WASHINGTON: The US Food and Drug Administration's Center for Tobacco Products is seeking a firm to launch an anti-tobacco program targeting Native Americans.
The selected firm will help the Center for Tobacco Products create a communications plan for working with Native American tribes to limit the availability of tobacco products among youth, according to an RFP seen by PRWeek. The agency will develop the outreach strategy using information provided by the government about the more than 500 federally recognized Native American tribes, the RFP says.
The firm must have an understanding of Native American and government relations and know how to find information about tribal governments and programs, according to the RFP.
“An understanding of the history and culture of the American Indian and Alaska Native tribes, along with experience with and knowledge of tribal governments and infrastructure, is critical in establishing effective cooperation and avoiding misunderstandings,” the RFP says.
Duties will include researching tobacco retailers and manufacturers operated by tribes or located on reservations; identifying stakeholders; developing an informational campaign supporting the center's pilot retail compliance program; and distributing outreach and educational materials. The effort could include print media, TV, and radio, the RFP says.

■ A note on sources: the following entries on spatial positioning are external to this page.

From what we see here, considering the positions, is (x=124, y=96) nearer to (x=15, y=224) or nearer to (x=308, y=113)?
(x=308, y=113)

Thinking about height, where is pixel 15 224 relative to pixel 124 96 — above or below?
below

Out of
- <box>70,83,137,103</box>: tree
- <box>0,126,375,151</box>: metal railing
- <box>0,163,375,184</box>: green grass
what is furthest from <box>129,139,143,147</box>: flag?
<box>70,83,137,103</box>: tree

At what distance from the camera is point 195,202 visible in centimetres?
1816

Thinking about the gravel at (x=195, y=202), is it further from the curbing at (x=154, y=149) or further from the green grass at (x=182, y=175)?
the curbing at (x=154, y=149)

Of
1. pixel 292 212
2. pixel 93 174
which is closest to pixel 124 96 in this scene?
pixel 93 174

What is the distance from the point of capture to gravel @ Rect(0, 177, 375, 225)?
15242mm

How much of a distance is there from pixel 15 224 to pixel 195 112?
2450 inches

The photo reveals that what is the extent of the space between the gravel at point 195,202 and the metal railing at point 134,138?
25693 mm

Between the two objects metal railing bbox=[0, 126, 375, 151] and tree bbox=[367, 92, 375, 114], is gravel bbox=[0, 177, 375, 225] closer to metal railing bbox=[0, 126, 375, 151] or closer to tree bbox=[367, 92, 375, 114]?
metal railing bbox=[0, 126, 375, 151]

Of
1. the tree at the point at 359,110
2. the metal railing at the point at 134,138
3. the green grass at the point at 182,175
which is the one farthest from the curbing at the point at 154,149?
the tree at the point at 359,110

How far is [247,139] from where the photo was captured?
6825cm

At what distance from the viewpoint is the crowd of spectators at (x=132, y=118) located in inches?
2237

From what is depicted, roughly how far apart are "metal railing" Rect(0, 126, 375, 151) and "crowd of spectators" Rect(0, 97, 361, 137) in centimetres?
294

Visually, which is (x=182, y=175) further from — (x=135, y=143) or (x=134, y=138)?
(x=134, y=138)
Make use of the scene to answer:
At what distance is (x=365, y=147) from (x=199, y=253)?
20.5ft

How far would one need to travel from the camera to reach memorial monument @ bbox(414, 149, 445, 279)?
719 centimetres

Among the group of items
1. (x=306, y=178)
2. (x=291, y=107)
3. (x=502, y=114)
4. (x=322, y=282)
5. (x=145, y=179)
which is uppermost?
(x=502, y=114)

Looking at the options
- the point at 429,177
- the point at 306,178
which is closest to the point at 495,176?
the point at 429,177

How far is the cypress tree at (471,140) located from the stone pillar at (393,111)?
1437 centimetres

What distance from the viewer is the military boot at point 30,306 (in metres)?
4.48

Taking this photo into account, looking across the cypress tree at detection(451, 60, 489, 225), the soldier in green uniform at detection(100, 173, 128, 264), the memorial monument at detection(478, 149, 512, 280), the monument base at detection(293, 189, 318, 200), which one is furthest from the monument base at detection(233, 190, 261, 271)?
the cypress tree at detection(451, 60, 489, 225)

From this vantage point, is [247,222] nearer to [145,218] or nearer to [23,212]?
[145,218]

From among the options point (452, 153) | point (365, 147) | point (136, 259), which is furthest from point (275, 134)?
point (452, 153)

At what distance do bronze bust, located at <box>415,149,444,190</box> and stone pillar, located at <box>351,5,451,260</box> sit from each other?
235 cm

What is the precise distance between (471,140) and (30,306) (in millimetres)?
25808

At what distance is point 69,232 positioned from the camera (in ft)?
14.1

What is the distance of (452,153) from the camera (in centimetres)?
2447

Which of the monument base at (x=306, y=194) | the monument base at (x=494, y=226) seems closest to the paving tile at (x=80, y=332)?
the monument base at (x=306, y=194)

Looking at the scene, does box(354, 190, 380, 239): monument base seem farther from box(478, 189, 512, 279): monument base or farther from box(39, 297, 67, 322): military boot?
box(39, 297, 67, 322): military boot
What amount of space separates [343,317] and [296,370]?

The contract is for one year. The FDA did not disclose a budget in the RFP. Proposals are due June 11.
Last year, the FDA created a roster of firms eligible for anti-tobacco outreach projects targeting at-risk and underserved populations. The three firms were Rescue Social Change Group, Sensis, and Better World Advertising.
However, a source at one of the firms said companies not on that list will likely be able to bid on this RFP as none of the PR agencies on the roster pitched to perform outreach for American Indians.
An FDA representative said the search process is not connected to the formation of that roster.